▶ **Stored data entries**
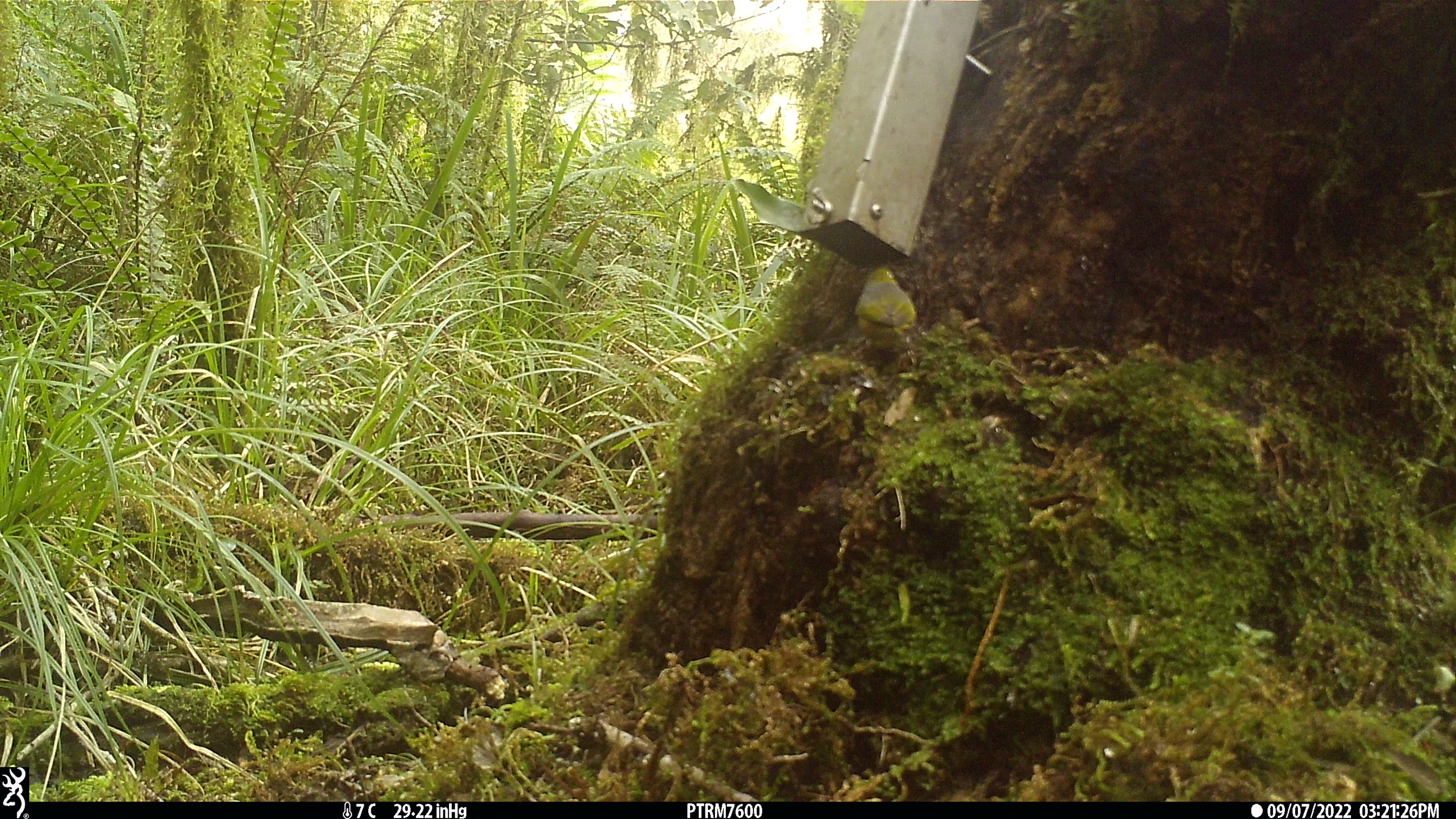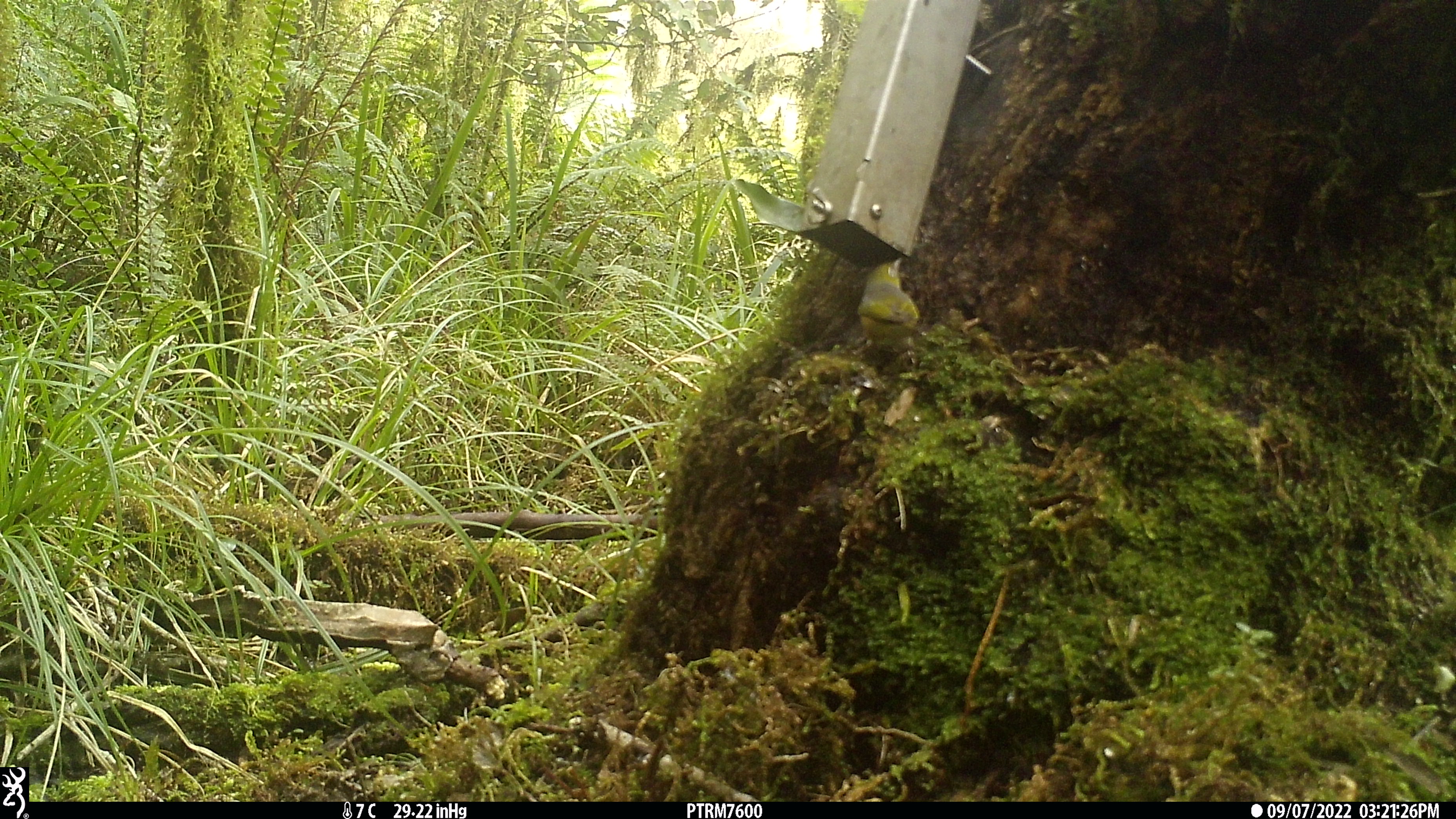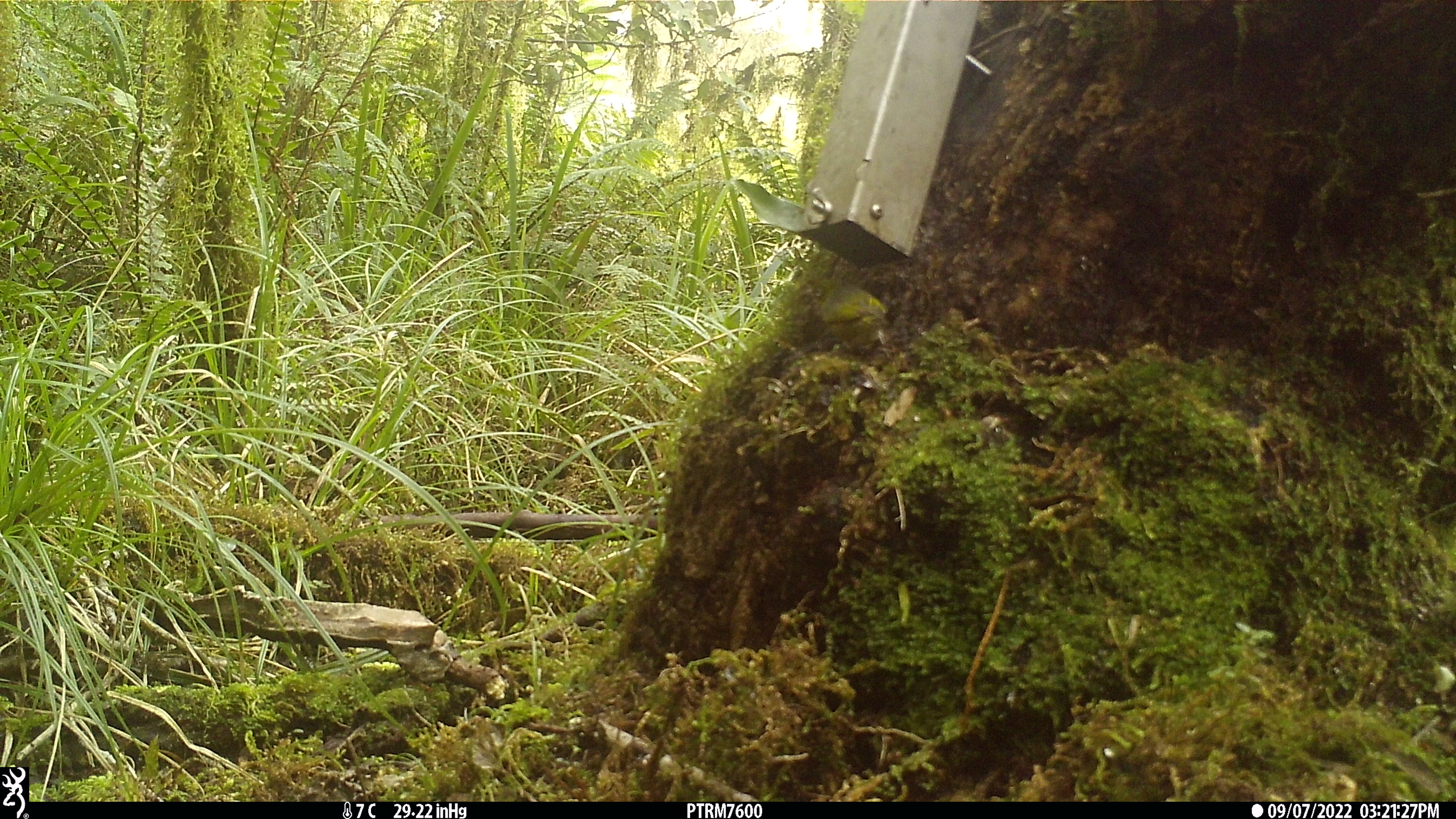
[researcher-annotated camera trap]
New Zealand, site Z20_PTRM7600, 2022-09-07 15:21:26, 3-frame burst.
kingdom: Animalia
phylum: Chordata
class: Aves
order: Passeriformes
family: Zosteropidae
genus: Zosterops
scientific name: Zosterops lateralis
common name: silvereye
...
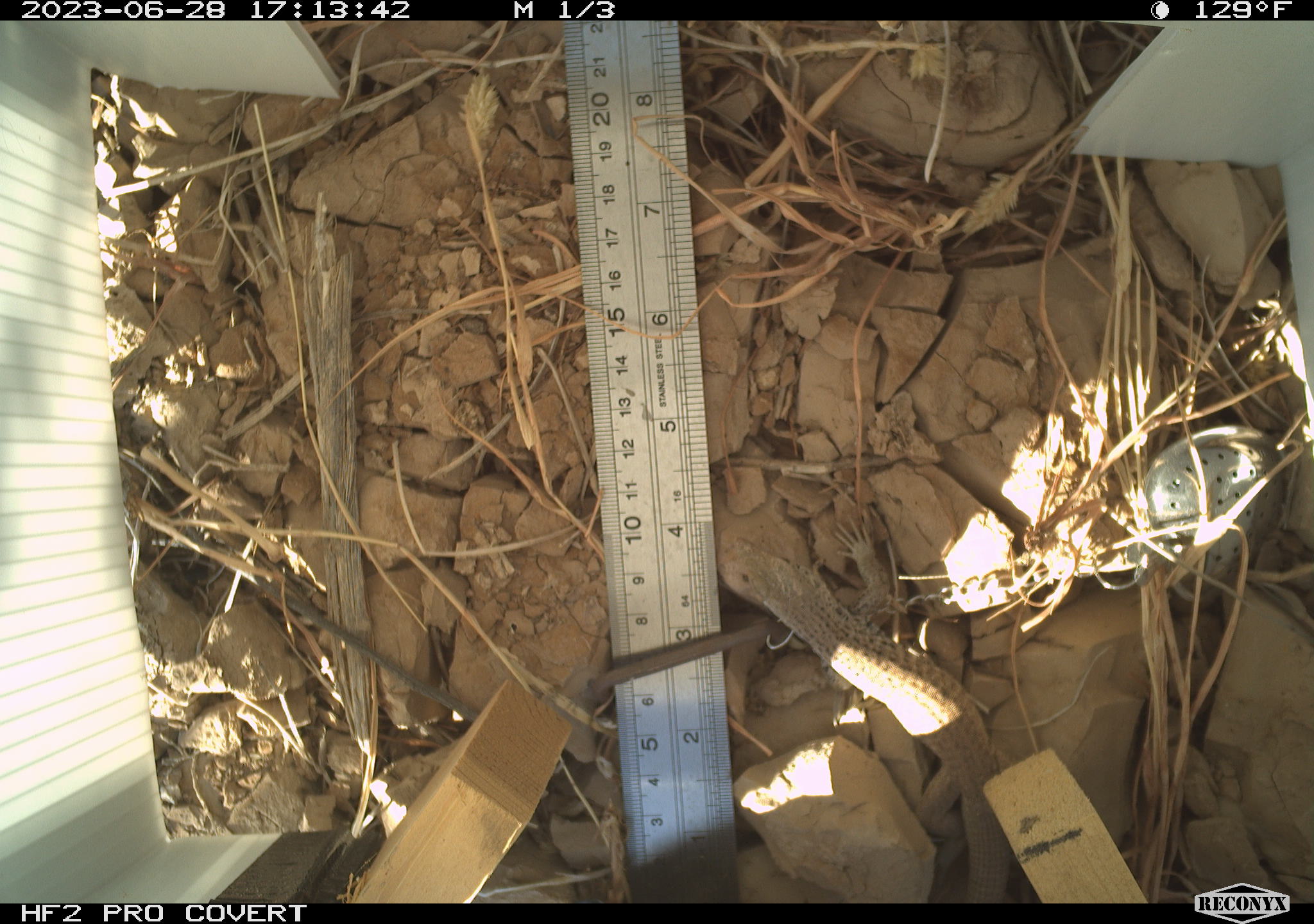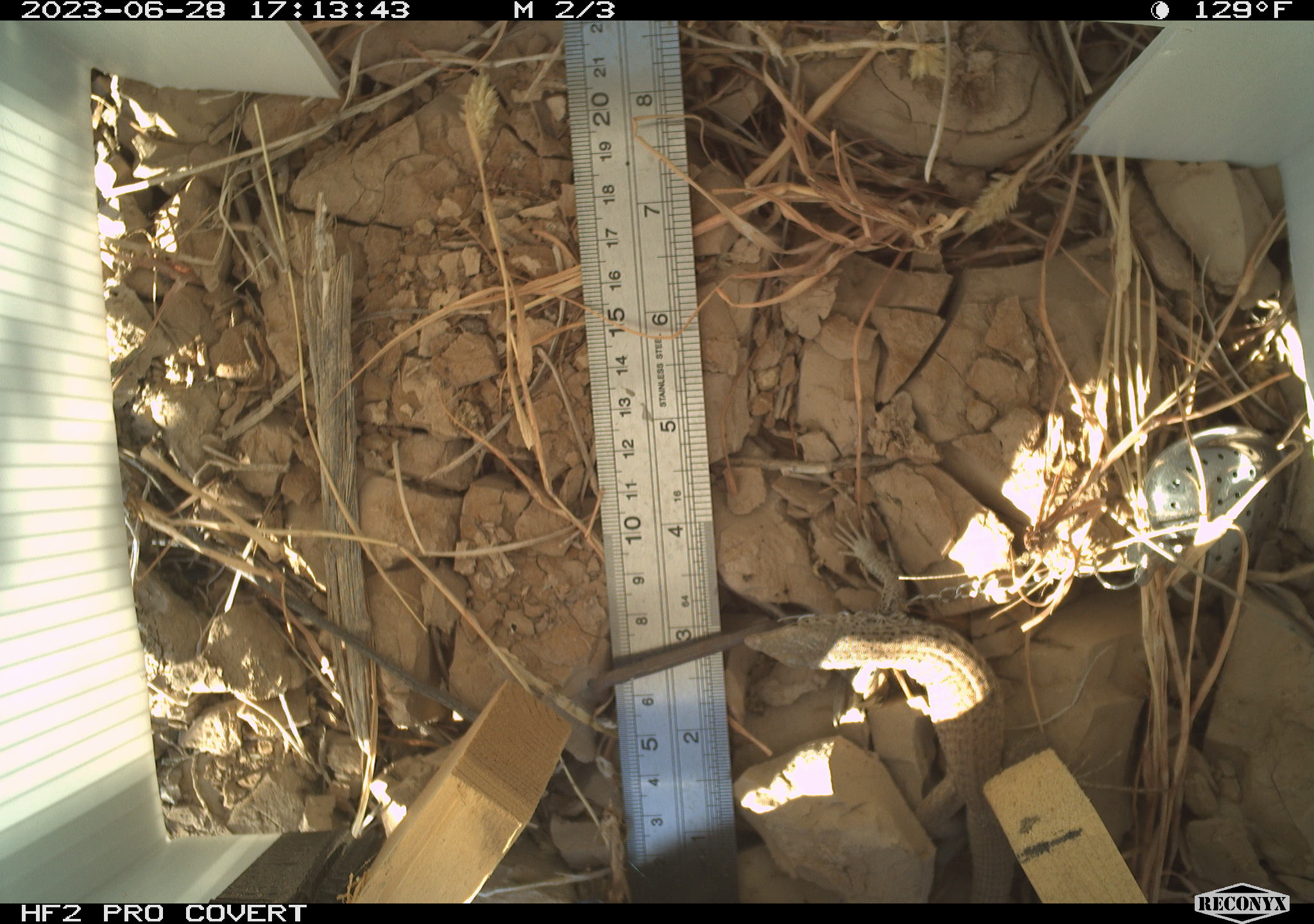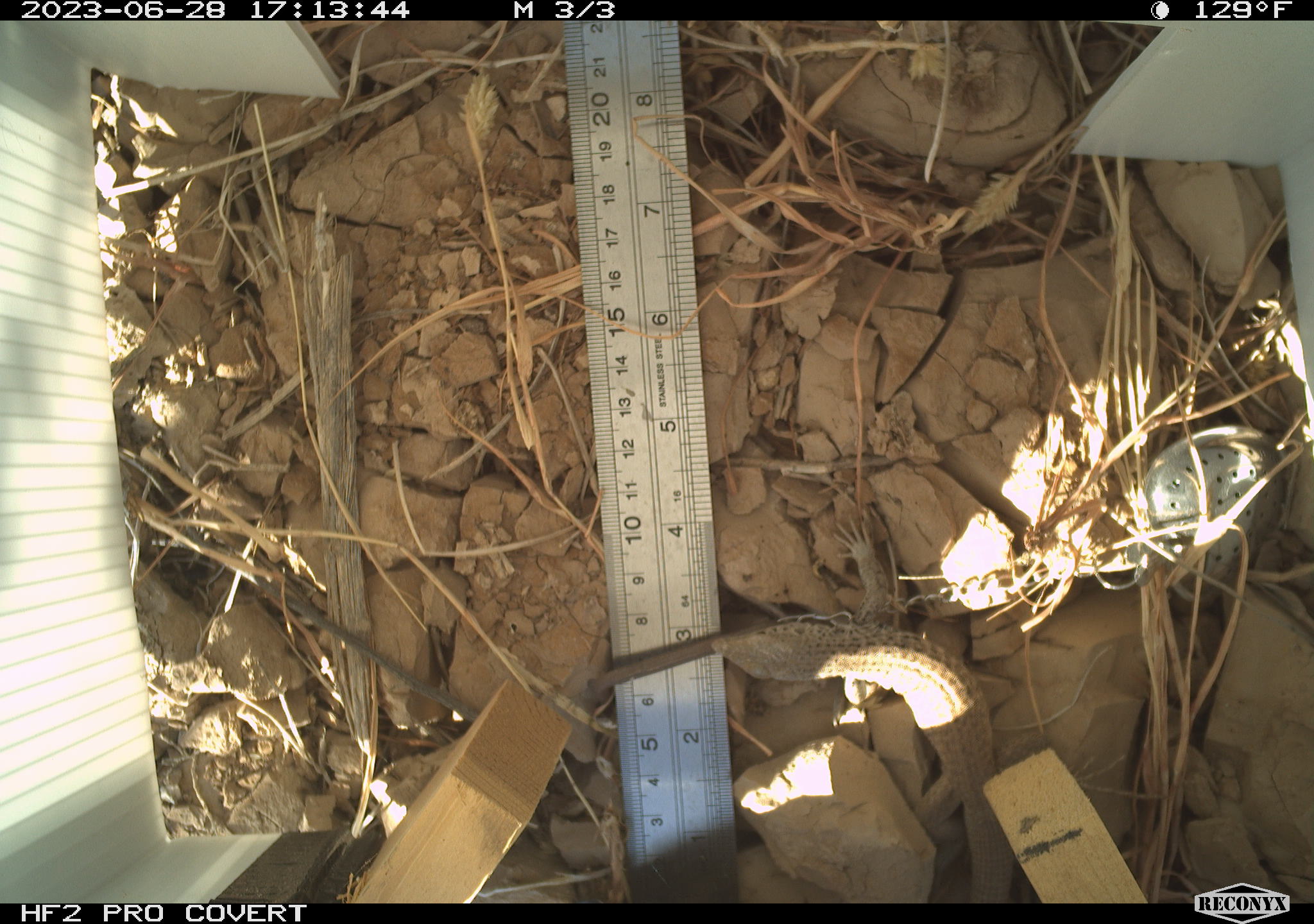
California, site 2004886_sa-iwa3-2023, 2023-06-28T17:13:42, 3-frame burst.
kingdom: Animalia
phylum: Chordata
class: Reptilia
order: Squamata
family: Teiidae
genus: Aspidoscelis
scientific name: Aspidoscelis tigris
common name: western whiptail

▶ **Exercise description**
Copy out the lines above exactly, beginning at the one that contains "New Zealand, site" and ending at the one that contains "common name: silvereye".

▶ **Output for this task**
New Zealand, site Z20_PTRM7600, 2022-09-07 15:21:26, 3-frame burst.
kingdom: Animalia
phylum: Chordata
class: Aves
order: Passeriformes
family: Zosteropidae
genus: Zosterops
scientific name: Zosterops lateralis
common name: silvereye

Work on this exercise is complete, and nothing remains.